Dataset rows
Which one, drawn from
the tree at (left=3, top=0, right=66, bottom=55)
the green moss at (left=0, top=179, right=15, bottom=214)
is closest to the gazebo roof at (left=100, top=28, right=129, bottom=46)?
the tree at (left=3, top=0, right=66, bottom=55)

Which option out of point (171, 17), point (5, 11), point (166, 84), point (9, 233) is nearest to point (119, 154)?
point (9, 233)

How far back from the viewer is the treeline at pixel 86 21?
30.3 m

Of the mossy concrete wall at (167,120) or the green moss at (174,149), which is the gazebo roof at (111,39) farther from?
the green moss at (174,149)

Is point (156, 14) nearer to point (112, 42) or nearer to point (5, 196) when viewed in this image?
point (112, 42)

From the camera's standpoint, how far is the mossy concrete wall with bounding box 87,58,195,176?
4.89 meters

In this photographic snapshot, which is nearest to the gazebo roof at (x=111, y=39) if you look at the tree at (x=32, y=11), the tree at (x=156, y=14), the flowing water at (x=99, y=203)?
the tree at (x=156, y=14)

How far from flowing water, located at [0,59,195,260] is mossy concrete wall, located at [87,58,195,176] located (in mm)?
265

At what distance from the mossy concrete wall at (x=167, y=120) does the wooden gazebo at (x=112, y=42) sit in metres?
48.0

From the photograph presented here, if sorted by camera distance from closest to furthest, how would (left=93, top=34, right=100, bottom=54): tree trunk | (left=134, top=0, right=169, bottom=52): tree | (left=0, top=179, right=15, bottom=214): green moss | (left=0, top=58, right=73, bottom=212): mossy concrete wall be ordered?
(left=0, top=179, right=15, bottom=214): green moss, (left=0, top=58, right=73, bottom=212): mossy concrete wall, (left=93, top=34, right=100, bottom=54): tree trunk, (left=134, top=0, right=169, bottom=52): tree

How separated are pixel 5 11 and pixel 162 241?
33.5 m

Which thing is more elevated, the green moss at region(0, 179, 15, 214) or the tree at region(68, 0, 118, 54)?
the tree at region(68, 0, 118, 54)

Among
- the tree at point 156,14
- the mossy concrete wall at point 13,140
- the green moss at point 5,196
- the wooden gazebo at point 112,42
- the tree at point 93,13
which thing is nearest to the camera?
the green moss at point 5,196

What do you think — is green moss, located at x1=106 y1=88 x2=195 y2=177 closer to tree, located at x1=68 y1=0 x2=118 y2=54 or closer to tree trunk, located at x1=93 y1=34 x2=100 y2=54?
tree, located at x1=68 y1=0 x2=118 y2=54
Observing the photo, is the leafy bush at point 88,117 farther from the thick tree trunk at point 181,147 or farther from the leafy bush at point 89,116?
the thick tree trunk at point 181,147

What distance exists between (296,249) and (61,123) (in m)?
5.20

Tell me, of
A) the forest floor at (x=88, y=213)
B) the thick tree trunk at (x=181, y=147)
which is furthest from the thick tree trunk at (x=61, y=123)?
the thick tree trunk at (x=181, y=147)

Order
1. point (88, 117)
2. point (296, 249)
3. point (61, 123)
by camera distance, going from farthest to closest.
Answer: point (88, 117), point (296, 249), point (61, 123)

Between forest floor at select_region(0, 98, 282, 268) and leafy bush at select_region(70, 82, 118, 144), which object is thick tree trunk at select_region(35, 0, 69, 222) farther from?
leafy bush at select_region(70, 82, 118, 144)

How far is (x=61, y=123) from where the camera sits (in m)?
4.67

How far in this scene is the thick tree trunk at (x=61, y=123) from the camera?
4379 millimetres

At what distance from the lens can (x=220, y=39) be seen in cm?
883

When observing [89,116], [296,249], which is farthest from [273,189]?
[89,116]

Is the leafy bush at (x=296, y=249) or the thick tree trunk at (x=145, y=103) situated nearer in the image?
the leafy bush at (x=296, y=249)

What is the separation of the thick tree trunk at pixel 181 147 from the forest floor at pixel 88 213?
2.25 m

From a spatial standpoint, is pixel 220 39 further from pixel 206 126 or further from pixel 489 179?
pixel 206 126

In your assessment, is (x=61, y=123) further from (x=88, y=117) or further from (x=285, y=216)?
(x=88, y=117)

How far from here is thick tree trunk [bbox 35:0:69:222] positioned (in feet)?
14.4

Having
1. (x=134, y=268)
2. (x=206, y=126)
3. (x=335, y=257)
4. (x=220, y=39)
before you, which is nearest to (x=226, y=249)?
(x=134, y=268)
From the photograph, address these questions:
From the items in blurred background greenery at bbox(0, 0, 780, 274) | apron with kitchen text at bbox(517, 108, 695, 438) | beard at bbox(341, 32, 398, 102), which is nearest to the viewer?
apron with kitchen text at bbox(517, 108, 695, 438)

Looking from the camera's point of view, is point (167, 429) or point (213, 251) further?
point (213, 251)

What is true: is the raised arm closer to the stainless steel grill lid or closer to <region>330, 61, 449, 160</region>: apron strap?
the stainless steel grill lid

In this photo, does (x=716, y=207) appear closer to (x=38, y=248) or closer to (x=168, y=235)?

### Exercise description:
Please update the listing above by replacing every "gazebo roof" with "pavilion roof" throughout, leaving everything else unchanged.

### Response to this exercise:
Which one, drawn from
the tree at (left=3, top=0, right=66, bottom=55)
the green moss at (left=0, top=179, right=15, bottom=214)
is closest to the pavilion roof at (left=100, top=28, right=129, bottom=46)?
the tree at (left=3, top=0, right=66, bottom=55)

Which option out of point (171, 17), point (5, 11), point (166, 84), point (9, 233) is nearest to point (119, 154)?
point (9, 233)

How far back from the viewer is the treeline at pixel 86 21?
30.3 m

Of the mossy concrete wall at (167,120) or the green moss at (174,149), which is the pavilion roof at (111,39) farther from?
the green moss at (174,149)

Is point (156, 14) nearer to point (112, 42) or nearer to point (5, 196) when viewed in this image?
point (112, 42)

From the camera's standpoint, how far is the mossy concrete wall with bounding box 87,58,195,176?
4.89 meters

In this photographic snapshot, which is nearest to the pavilion roof at (x=111, y=39) if you look at the tree at (x=32, y=11), the tree at (x=156, y=14), the flowing water at (x=99, y=203)?
the tree at (x=156, y=14)

How far from flowing water, located at [0,59,195,260] is mossy concrete wall, located at [87,58,195,176] located (in mm)?
265

At what distance from the mossy concrete wall at (x=167, y=120) does the wooden gazebo at (x=112, y=42) sit in metres?
48.0

From the photograph presented here, if sorted by camera distance from closest to furthest, how would (left=93, top=34, right=100, bottom=54): tree trunk | (left=134, top=0, right=169, bottom=52): tree | (left=0, top=179, right=15, bottom=214): green moss | (left=0, top=58, right=73, bottom=212): mossy concrete wall be ordered?
(left=0, top=179, right=15, bottom=214): green moss, (left=0, top=58, right=73, bottom=212): mossy concrete wall, (left=93, top=34, right=100, bottom=54): tree trunk, (left=134, top=0, right=169, bottom=52): tree

How separated are pixel 5 11 and pixel 162 241?
33.5 m

Which thing is more elevated, the green moss at region(0, 179, 15, 214) or the tree at region(68, 0, 118, 54)?
the tree at region(68, 0, 118, 54)

Among
- the tree at point 156,14
- the mossy concrete wall at point 13,140
- the green moss at point 5,196
- the wooden gazebo at point 112,42
- the tree at point 93,13
which thing is nearest to the camera?
the green moss at point 5,196

What do you think — is green moss, located at x1=106 y1=88 x2=195 y2=177 closer to tree, located at x1=68 y1=0 x2=118 y2=54 or closer to tree trunk, located at x1=93 y1=34 x2=100 y2=54?
tree, located at x1=68 y1=0 x2=118 y2=54
Observing the photo, is the leafy bush at point 88,117 farther from the thick tree trunk at point 181,147 or farther from the leafy bush at point 89,116?
the thick tree trunk at point 181,147

What distance exists between (296,249) and (61,123) (in m)?
5.20

Tell me, of
A) the forest floor at (x=88, y=213)
B) the thick tree trunk at (x=181, y=147)
which is furthest from the thick tree trunk at (x=61, y=123)?
the thick tree trunk at (x=181, y=147)

Order
1. point (88, 117)
2. point (296, 249)
3. point (61, 123)
by camera distance, going from farthest to closest.
Answer: point (88, 117), point (296, 249), point (61, 123)

Between forest floor at select_region(0, 98, 282, 268) and leafy bush at select_region(70, 82, 118, 144), which object is thick tree trunk at select_region(35, 0, 69, 222) farther from?
leafy bush at select_region(70, 82, 118, 144)

How far is (x=61, y=123) from where the camera sits (in m)?
4.67

How far in this scene is the thick tree trunk at (x=61, y=123) from the camera?
4379 millimetres

At what distance from the lens can (x=220, y=39) be seen in cm?
883

When observing [89,116], [296,249], which is farthest from [273,189]?
[89,116]

Is the leafy bush at (x=296, y=249) or the thick tree trunk at (x=145, y=103) situated nearer in the image?
the leafy bush at (x=296, y=249)

What is the separation of the thick tree trunk at pixel 181 147 from the forest floor at pixel 88 213?
2.25 m

From a spatial standpoint, is pixel 220 39 further from pixel 206 126 or further from pixel 489 179?
pixel 206 126

In your assessment, is (x=61, y=123) further from (x=88, y=117) or further from (x=285, y=216)?
(x=88, y=117)

How far from here is thick tree trunk [bbox 35:0:69:222] positioned (in feet)?
14.4

Having
1. (x=134, y=268)
2. (x=206, y=126)
3. (x=335, y=257)
4. (x=220, y=39)
before you, which is nearest to (x=226, y=249)?
(x=134, y=268)
From the photograph, address these questions:
From the items in blurred background greenery at bbox(0, 0, 780, 274) | apron with kitchen text at bbox(517, 108, 695, 438) | beard at bbox(341, 32, 398, 102), which is nearest to the viewer?
apron with kitchen text at bbox(517, 108, 695, 438)

Looking from the camera's point of view, is point (167, 429) or point (213, 251) further?
point (213, 251)

What is true: is the raised arm closer to the stainless steel grill lid or closer to <region>330, 61, 449, 160</region>: apron strap?
the stainless steel grill lid

In this photo, does (x=716, y=207) appear closer to (x=38, y=248) or closer to (x=168, y=235)?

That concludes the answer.